**EXERCISE PASSAGE:**

---

Disney Channel is a cable television channel specializing in television programming for children through original series and movies as well as third party programming. It is marketed to mostly children; however, in recent years the diversity of viewers has increased with an older audience, typically teenagers and young families. Presently available on basic cable and satellite television, the network is part of Disney-ABC Cable Networks Group, a division of The Walt Disney Company. The network is based in Burbank, California, U.S.A, and also runs a website called Disney Channel began broadcasting in high-definition on March 19, 2008. A high definition feed of the network is also offered on some cable providers, as well as both satellite providers and telco IPTV providers in the ABC/Disney networks preferred format of 720p.

Programming Edit

Disney Channel mostly airs its original sitcoms geared toward teenagers and sometimes airs its original cartoons geared more towards upper-elementary and middle school age children. However, as of 2008 the only original cartoons it airs are The Replacements and Phineas and Ferb. Disney Channel also has a programming block that airs in the daytime geared toward pre-schoolers called Playhouse Disney. Despite these other programming, a great majority of the channel's time-slot is taken up by other teen sitcoms. Series produced by Walt Disney Television or production companies unrelated to the Walt Disney Company used to make up most of the schedule; nowadays, with the explosion of Disney Channel Original Series, fewer of these series have aired on the channel. As of January 2008, the only non-original productions airing on Disney (not including the Playhouse Disney lineup, movies, and short series Minuscule and Shaun the Sheep) are Life With Derek, The Little Mermaid and Recess. The Playhouse Disney block airs daily from 7:00 am until noon. During the summer line-up it ends at 10:00 AM and the regular Disney block begins. On summer weekends, Playhouse Disney ends at 11:00 AM and then Disney airs its summer lineup. As of February 2008, the only Walt Disney related programming is Mickey Mouse Clubhouse on Playhouse Disney.

In the 1980s and 1990s, Disney Channel aired special shows that featured old-time Disney cartoons (that were usually made in Walt Disney's time). The Disney Afternoon includes Disney's Bonkers (TV series), Disney's Marsupilami (The animated series), Disney's Raw Toonage, Disney's The Shnookums and Meat Funny Cartoon Show and others, They were mostly taken off the lineup in 2000.

---

(Saved entries)
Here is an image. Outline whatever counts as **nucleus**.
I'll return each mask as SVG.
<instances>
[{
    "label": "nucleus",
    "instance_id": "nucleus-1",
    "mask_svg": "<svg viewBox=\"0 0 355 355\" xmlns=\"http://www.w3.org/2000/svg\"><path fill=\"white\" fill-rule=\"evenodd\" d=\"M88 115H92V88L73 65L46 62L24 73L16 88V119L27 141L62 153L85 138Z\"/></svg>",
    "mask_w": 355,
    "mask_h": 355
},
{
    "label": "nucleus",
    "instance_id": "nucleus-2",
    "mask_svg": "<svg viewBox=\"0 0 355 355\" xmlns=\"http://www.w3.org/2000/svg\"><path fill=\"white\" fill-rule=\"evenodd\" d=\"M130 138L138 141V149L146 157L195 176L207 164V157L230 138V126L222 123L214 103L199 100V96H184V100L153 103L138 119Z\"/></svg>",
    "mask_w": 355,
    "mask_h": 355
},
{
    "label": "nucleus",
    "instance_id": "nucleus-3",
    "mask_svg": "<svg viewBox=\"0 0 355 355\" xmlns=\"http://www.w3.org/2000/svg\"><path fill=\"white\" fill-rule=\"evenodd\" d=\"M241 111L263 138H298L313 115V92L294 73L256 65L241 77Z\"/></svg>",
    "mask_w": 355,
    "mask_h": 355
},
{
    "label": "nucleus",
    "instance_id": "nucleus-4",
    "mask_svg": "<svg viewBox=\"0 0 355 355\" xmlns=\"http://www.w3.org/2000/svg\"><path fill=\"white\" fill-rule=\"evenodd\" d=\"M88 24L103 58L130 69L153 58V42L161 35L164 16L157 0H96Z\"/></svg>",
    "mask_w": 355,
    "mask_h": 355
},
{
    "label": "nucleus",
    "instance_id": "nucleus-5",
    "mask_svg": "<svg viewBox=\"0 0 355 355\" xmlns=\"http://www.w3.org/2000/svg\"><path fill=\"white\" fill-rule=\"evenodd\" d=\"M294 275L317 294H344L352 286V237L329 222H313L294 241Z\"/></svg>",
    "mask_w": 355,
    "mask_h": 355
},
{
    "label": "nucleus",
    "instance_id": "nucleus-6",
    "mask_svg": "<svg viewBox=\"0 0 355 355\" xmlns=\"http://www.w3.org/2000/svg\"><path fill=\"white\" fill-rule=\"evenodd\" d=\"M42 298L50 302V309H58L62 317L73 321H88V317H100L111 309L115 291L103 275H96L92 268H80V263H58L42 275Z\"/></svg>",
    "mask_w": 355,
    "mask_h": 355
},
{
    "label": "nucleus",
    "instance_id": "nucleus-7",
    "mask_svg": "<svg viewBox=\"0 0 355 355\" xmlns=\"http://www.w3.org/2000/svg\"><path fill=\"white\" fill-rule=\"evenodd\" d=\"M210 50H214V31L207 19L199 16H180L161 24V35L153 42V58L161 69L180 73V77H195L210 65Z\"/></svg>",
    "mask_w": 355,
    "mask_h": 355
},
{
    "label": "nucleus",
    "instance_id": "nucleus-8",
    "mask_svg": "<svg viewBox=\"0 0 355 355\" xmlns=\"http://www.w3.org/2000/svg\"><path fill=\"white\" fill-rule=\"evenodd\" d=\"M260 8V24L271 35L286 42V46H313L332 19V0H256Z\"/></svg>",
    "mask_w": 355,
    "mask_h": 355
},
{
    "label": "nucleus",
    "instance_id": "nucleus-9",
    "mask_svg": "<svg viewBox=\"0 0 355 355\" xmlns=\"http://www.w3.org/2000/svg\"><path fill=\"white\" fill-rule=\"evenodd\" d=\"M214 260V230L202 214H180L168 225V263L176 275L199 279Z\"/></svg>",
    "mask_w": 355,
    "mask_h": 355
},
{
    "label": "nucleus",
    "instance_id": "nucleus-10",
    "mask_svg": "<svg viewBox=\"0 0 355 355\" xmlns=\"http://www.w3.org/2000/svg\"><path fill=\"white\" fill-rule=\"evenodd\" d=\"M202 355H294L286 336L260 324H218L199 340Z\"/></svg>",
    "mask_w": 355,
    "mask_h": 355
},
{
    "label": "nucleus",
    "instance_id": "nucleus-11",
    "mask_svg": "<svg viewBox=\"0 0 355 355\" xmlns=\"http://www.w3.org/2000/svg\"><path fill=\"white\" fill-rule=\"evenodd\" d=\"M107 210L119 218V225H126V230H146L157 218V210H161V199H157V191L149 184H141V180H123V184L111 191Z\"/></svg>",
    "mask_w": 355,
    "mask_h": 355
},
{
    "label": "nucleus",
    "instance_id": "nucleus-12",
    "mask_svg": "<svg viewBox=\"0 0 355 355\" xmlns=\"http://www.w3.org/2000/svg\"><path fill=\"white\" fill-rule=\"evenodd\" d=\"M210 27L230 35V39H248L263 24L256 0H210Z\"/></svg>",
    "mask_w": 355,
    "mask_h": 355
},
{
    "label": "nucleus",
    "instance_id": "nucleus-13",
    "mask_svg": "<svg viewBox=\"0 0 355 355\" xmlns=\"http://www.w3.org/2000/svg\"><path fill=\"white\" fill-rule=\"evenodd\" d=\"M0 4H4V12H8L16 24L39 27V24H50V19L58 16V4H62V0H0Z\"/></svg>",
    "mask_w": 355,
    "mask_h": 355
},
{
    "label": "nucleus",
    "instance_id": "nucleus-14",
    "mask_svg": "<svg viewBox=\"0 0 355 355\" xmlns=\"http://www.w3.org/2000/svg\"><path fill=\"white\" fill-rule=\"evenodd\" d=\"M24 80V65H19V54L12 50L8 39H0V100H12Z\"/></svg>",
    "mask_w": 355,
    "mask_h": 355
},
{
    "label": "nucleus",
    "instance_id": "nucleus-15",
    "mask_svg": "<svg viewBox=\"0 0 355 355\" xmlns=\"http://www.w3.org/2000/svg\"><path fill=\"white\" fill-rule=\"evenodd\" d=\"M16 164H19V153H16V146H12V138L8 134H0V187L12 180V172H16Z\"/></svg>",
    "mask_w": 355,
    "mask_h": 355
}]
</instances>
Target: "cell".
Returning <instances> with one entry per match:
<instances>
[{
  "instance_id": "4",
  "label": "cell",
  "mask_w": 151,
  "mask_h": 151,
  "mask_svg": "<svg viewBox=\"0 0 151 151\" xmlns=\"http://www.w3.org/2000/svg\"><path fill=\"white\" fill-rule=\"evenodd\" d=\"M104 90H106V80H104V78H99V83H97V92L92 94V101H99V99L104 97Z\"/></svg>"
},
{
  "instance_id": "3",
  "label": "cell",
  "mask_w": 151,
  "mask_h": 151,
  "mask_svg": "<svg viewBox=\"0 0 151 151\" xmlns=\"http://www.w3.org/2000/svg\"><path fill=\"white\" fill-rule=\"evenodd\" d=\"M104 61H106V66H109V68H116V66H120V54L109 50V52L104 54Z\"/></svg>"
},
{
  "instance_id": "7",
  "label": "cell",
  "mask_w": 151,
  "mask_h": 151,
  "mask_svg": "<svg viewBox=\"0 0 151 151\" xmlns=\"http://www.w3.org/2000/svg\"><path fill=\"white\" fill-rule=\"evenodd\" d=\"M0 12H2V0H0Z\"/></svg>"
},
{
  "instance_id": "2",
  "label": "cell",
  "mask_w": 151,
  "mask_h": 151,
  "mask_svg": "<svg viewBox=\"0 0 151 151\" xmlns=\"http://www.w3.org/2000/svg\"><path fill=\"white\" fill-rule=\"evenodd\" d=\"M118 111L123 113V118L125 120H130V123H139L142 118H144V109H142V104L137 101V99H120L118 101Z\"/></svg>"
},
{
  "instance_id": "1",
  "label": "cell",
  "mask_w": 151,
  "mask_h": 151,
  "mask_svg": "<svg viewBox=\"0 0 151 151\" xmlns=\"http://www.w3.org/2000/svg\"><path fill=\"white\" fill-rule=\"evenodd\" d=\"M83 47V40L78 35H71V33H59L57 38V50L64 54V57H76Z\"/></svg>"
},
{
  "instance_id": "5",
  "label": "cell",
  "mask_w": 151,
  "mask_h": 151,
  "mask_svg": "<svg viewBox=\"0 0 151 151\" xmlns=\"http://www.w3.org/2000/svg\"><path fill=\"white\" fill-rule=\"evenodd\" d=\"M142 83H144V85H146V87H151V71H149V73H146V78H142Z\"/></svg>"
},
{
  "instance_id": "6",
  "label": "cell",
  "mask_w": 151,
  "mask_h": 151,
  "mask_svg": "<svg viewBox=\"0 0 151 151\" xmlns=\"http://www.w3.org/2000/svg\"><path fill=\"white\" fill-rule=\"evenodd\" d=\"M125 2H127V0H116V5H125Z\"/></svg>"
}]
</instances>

---

**TASKS FOR THIS EXERCISE:**
1. Duplicate the part of the Disney Channel passage between "In the 1980s" and "lineup in 2000.", inclusive.
2. Go on with the passage about Disney Channel, starting right after its last sentence.

**WRITTEN ANSWERS:**
1.
In the 1980s and 1990s, Disney Channel aired special shows that featured old-time Disney cartoons (that were usually made in Walt Disney's time). The Disney Afternoon includes Disney's Bonkers (TV series), Disney's Marsupilami (The animated series), Disney's Raw Toonage, Disney's The Shnookums and Meat Funny Cartoon Show and others, They were mostly taken off the lineup in 2000.

2.
After Totally Rockin' Summer Disney Channel returned to its basic schedule again on September 7, 2008. Phil of the Future ended its run on Disney Channel in the United States on September 8, 2008. It's now being aired on Disney XD. On December 14, 2008, it was announced that Disney Channel in the U.S. will bring back the animated block which has aired from 12 to 6am. Once it becomes official, the rechristened block will have such as Lilo & Stitch: The Series and Recess.

Much of Disney Channel's programming seems to appeal to teenage girls with shows like Hannah Montana. Disney Channel is released programming more appealing to teenage boys with Aaron Stone and other such Disney XD shows in 2009. New programs are expected to premiere on Disney Channel in 2010.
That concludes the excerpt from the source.